Corbyn’s call for sprinklers is about more than Westminster, it’s about people not having to live in firetraps in the 21st century, writes NATHAN AKEHURST

AS GRENFELL Tower burned there was one question being asked, desperately, both in my home borough of Kensington and beyond.
Why?

It is not a question that has been answered satisfactorily five months later. We continue to live in hope that the public inquiry may go some way toward the forensic side of the explanation. But we know the broader answer; we always knew it. Because not enough people in positions of power cared.

That’s why residents were silenced, why stairwells went un-numbered, costs were cut on external cladding, fire stations sold off for luxury flats and official reports sat on.

And that’s why in 2014, proposals to enforce the installation of sprinklers in high-rise buildings were quashed — in case billionaire property developers were scared away by the imposition of a life-saving precaution.

Just a year earlier, two coroners’ reports in 2013 into high-rise fires at Lakanal House and Shirley Towers recommended that sprinklers be fitted in social housing blocks, and other research indicates they contain fires in 99 per cent of cases.

Now there’s a chance to do things better. Jeremy Corbyn has launched a campaign to pressure the Chancellor to include funding for sprinklers in every tower block in Britain.

Currently 49 out of 50 are not covered. He will doubtless be accused by Conservatives of “politicising” the fire.

In doing so they draw attention to an uncomfortable truth: it’s taken political action from the leader of the Labour Party to even get sprinklers onto the agenda, scant months after the most deadly fire in modern British history.

The fact that this has to be a matter for public debate speaks volumes about what, and who, this government prioritises.

The cost of sprinkler installation is less than the cost of Theresa May’s deal with the DUP, and hundreds of times less than the amount of money owed to us that was revealed to be stashed in offshore accounts this week. The cost of failing to do it doesn’t bear thinking about.

Westminster may attempt to pass the buck to local government. Of course irresponsible council leaderships exist (as Priti Patel’s replacement Penny Mordaunt, a former director of communications at Kensington and Chelsea, would be able to attest).

But with councils having lost two-fifths of their funding and in many places struggling to keep the lights on, let alone the libraries open, major refurbishment projects are simply not feasible. Westminster needs to act.   

The lack of action has meant that over a longer period of time, the fire inspection regime has been degraded and privatised in the interests of profiteering.

As shadow fire minister Chris Williamson says: “Planning departments used to be run by local authority building control teams and then competition was brought in. People would offer the same service as local authorities at a reduced fee.

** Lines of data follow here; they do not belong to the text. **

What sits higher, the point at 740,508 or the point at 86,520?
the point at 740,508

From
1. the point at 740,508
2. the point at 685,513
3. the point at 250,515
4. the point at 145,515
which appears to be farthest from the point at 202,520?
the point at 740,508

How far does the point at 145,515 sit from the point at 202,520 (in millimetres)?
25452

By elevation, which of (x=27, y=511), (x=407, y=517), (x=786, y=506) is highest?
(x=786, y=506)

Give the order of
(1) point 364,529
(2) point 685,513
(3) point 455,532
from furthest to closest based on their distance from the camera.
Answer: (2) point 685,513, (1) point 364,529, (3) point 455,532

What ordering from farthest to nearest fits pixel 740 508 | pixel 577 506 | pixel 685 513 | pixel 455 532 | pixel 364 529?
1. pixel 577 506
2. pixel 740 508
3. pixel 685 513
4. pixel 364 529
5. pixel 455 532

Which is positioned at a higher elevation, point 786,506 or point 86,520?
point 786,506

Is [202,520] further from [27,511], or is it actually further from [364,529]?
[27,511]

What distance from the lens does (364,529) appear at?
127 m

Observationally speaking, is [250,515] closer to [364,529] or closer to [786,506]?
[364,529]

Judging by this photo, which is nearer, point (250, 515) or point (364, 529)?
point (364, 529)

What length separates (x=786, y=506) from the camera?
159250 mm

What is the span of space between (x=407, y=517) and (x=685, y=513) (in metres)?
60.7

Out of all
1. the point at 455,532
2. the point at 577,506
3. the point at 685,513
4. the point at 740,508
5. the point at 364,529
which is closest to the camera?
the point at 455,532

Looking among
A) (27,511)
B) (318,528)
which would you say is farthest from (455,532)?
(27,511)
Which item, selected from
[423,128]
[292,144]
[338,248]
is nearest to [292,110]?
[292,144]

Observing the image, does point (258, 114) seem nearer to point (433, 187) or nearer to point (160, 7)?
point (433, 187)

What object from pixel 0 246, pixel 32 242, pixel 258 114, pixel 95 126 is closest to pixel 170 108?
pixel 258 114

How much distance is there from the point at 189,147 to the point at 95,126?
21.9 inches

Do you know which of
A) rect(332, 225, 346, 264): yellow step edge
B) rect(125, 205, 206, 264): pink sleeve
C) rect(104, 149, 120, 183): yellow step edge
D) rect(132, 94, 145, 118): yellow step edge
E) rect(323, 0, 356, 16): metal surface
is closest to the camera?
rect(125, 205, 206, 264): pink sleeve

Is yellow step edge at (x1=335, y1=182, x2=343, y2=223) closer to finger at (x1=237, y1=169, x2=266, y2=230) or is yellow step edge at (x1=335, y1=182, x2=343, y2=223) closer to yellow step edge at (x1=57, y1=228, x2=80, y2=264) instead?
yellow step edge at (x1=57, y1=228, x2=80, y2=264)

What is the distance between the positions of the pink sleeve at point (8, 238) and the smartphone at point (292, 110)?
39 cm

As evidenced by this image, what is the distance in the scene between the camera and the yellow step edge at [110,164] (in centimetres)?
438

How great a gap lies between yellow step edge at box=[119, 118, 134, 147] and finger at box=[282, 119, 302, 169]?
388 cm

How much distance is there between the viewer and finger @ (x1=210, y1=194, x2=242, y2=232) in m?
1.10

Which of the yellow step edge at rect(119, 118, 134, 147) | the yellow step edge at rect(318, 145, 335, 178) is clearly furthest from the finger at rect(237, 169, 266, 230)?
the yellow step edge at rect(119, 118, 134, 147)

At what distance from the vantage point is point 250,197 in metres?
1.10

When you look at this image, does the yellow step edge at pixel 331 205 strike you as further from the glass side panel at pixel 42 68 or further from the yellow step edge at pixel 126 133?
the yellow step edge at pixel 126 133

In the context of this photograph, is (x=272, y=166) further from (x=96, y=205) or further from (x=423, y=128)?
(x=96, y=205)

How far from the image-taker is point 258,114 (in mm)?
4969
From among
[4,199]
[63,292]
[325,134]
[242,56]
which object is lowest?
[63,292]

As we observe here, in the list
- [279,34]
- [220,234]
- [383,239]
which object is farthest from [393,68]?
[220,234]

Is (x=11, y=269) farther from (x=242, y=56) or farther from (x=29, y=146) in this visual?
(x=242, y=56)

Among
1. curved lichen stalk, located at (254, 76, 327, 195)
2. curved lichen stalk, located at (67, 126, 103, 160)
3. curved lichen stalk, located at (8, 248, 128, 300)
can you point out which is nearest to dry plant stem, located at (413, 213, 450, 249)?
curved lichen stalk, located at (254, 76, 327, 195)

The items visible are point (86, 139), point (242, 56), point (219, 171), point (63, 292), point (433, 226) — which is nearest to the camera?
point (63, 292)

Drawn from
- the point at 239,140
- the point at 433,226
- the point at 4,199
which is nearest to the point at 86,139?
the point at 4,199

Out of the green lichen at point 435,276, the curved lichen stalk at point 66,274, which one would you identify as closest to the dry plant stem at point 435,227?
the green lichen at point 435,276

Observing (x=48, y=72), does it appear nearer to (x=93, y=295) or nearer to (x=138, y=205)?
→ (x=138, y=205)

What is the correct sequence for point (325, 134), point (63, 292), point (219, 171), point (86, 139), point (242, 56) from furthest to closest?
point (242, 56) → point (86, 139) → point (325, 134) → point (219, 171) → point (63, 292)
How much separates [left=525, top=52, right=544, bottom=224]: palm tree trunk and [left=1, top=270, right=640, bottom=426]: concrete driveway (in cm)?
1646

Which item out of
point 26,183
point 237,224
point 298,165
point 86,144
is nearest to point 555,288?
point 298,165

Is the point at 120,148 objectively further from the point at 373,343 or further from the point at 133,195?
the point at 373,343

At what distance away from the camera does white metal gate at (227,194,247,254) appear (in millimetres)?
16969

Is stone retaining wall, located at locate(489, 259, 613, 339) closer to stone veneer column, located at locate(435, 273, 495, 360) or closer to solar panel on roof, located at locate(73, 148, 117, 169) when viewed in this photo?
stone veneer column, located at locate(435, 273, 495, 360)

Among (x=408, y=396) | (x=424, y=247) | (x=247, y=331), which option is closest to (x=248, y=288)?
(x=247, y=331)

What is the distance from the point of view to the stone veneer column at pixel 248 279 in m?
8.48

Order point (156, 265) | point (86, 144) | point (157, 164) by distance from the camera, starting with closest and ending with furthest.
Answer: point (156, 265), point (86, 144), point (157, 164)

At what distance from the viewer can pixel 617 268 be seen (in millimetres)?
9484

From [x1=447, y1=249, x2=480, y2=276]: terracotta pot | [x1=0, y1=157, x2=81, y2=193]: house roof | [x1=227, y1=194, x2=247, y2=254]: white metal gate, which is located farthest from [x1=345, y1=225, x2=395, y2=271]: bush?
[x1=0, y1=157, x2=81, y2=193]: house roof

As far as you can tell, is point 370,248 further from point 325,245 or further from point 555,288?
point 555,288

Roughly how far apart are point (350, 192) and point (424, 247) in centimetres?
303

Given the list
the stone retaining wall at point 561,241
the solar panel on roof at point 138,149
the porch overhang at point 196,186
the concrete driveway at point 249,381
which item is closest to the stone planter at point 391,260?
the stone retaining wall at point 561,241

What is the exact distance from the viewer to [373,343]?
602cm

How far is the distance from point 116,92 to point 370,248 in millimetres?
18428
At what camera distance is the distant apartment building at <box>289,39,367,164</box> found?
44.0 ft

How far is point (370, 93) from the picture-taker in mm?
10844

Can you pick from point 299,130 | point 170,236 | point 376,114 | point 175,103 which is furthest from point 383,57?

This affected the number and quality of staff at local authorities.”

Sprinklers in the budget would be a small step to reverse this process.

From Salford to Slough, people in inadequately protected high-rise buildings have watched north Kensington burning and are worrying right now about whether they can feel secure in their own homes.

Theresa May committed after the Grenfell fire to reflecting on how things could be done better in public housing. She is making continuous concessions to appease her own backbenchers. If she can’t show that she is able to concede instead on an issue of urgent public safety, her legitimacy will plummet even further.

But this is about far more than the relative strengths of May and Corbyn at next week’s Prime Minister’s Questions. It is about people not having to live in firetraps in the 21st century.

It is about redressing an imbalance which has seen people living in social housing denied control, ignored and placed second fiddle in the political priority list to property developers and speculators — to the point where not just quality of life but preservation of life has been put at risk.

All of us want to live in safe homes. None of us want to be looking at another burning building and asking “why?” in a few months or a few years’ time. We have just a few days to get the Chancellor to listen.